Stated problem: Please show every line of the data below that contains the word "blonde", copying each line in full. Matching is case-sensitive.

* Start Material for this task *

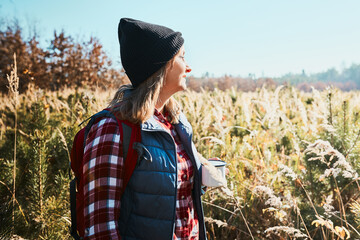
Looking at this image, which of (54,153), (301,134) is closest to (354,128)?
(301,134)

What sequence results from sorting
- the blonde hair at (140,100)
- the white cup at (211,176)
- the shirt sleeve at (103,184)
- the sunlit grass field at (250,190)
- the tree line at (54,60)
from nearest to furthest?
the shirt sleeve at (103,184) < the blonde hair at (140,100) < the white cup at (211,176) < the sunlit grass field at (250,190) < the tree line at (54,60)

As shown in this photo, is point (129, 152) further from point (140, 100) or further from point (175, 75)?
point (175, 75)

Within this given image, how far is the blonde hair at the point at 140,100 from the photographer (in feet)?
4.50

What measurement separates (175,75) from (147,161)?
0.50 metres

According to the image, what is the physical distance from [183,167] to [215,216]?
1505mm

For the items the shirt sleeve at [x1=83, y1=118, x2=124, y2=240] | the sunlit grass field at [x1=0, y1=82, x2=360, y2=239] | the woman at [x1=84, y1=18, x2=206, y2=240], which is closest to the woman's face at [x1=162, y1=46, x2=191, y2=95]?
the woman at [x1=84, y1=18, x2=206, y2=240]

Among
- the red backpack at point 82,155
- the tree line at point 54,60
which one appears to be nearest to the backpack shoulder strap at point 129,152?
the red backpack at point 82,155

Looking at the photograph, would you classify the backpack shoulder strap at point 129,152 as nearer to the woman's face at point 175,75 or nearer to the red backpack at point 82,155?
the red backpack at point 82,155

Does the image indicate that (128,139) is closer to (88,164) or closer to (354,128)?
(88,164)

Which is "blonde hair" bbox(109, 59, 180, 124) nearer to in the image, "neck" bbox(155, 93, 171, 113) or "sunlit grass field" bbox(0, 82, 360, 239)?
"neck" bbox(155, 93, 171, 113)

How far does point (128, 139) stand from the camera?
1327mm

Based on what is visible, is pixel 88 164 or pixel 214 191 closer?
pixel 88 164

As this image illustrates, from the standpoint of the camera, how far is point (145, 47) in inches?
59.5

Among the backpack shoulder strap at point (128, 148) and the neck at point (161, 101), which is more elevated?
the neck at point (161, 101)
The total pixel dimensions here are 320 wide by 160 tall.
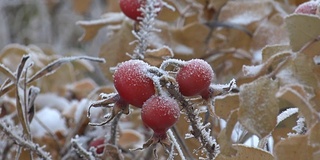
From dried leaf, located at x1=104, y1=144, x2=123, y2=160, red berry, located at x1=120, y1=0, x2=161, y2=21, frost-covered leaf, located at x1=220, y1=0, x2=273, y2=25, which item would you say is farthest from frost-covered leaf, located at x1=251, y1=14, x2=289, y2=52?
dried leaf, located at x1=104, y1=144, x2=123, y2=160

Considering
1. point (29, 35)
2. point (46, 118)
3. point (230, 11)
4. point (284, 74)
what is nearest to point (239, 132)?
point (284, 74)

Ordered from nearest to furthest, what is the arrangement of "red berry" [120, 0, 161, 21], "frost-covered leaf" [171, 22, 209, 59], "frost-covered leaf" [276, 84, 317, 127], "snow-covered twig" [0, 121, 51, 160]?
1. "frost-covered leaf" [276, 84, 317, 127]
2. "snow-covered twig" [0, 121, 51, 160]
3. "red berry" [120, 0, 161, 21]
4. "frost-covered leaf" [171, 22, 209, 59]

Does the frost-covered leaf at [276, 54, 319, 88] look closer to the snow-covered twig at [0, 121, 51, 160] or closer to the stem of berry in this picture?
the stem of berry

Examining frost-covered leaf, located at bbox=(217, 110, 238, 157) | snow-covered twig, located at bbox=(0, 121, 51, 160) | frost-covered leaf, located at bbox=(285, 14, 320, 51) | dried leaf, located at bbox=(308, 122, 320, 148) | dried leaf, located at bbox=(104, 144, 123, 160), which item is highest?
frost-covered leaf, located at bbox=(285, 14, 320, 51)

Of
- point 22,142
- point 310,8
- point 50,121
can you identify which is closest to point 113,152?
point 22,142

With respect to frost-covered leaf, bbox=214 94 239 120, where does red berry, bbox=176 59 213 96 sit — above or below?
above

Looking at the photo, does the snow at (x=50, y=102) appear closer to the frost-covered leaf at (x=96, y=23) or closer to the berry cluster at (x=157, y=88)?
the frost-covered leaf at (x=96, y=23)

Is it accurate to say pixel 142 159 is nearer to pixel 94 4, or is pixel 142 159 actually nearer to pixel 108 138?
pixel 108 138
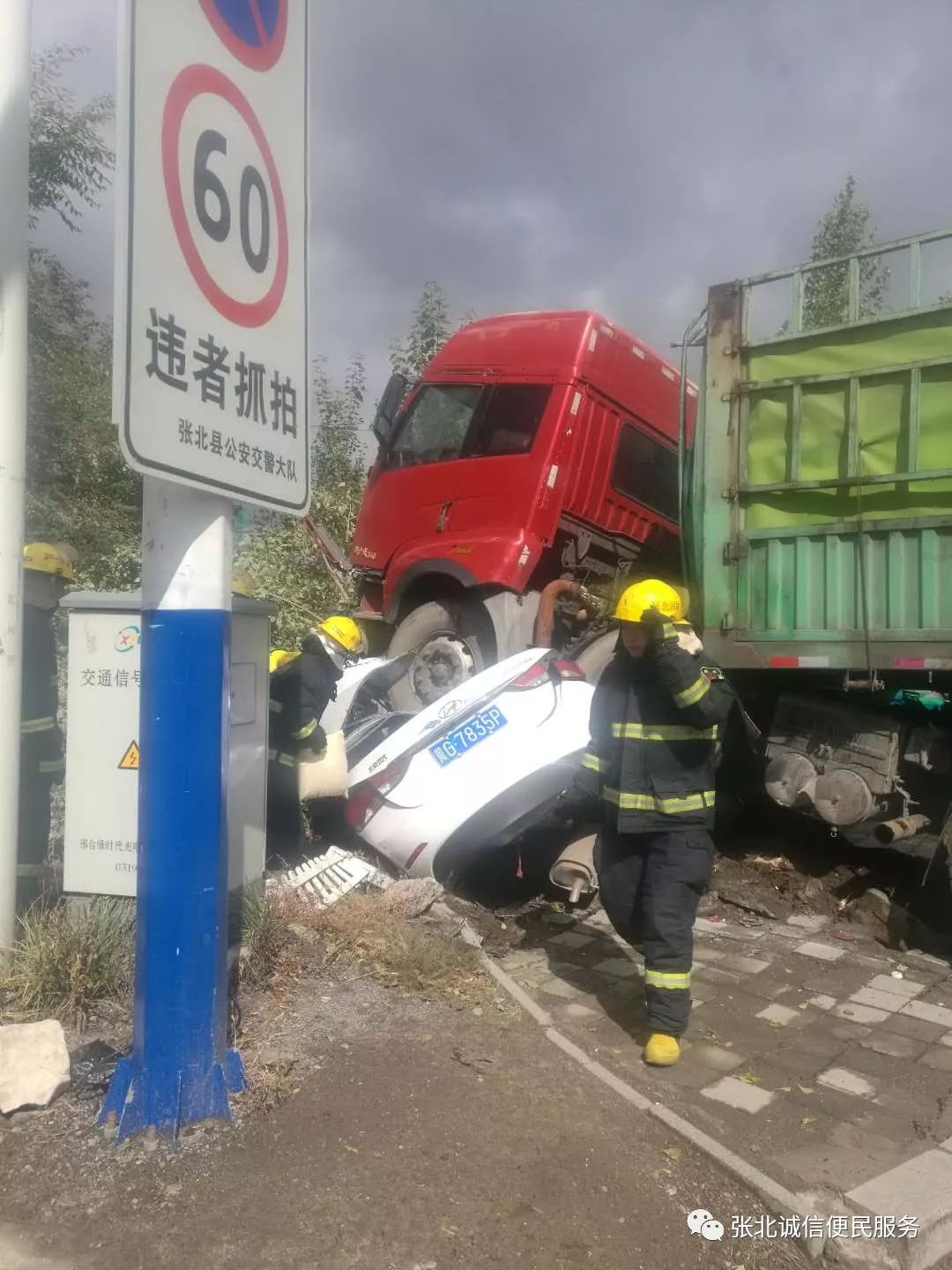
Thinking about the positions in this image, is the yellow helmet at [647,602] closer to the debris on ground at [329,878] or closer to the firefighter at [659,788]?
the firefighter at [659,788]

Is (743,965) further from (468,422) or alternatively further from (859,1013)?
(468,422)

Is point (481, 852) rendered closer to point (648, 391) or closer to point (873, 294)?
point (648, 391)

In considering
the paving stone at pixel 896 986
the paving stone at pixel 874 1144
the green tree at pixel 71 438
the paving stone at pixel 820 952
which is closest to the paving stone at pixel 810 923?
the paving stone at pixel 820 952

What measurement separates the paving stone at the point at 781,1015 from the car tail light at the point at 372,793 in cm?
202

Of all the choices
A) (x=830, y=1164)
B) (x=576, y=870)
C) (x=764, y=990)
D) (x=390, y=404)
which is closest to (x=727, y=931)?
(x=764, y=990)

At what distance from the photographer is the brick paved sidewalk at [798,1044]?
2.80 metres

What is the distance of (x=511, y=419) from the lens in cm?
712

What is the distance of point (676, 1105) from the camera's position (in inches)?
118

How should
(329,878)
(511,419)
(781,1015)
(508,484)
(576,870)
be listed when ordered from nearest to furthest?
(781,1015) → (329,878) → (576,870) → (508,484) → (511,419)

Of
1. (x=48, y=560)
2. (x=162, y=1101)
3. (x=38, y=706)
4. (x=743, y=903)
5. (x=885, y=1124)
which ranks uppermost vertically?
(x=48, y=560)

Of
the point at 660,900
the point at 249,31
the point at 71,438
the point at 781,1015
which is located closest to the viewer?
the point at 249,31

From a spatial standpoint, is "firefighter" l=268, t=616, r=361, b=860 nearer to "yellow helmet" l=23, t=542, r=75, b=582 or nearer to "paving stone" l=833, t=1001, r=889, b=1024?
"yellow helmet" l=23, t=542, r=75, b=582

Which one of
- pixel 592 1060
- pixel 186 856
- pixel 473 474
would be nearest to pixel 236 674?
pixel 186 856

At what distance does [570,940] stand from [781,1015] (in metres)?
1.11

* End Material for this task *

Answer to the problem:
- the blonde hair at (140,100)
the shirt sleeve at (103,184) < the blonde hair at (140,100) < the white cup at (211,176) < the sunlit grass field at (250,190) < the tree line at (54,60)
Within this given image, how far is the blonde hair at the point at 140,100 from the photographer (in feet)?
Which is "blonde hair" bbox(109, 59, 180, 124) nearer to in the image, "neck" bbox(155, 93, 171, 113) or "sunlit grass field" bbox(0, 82, 360, 239)?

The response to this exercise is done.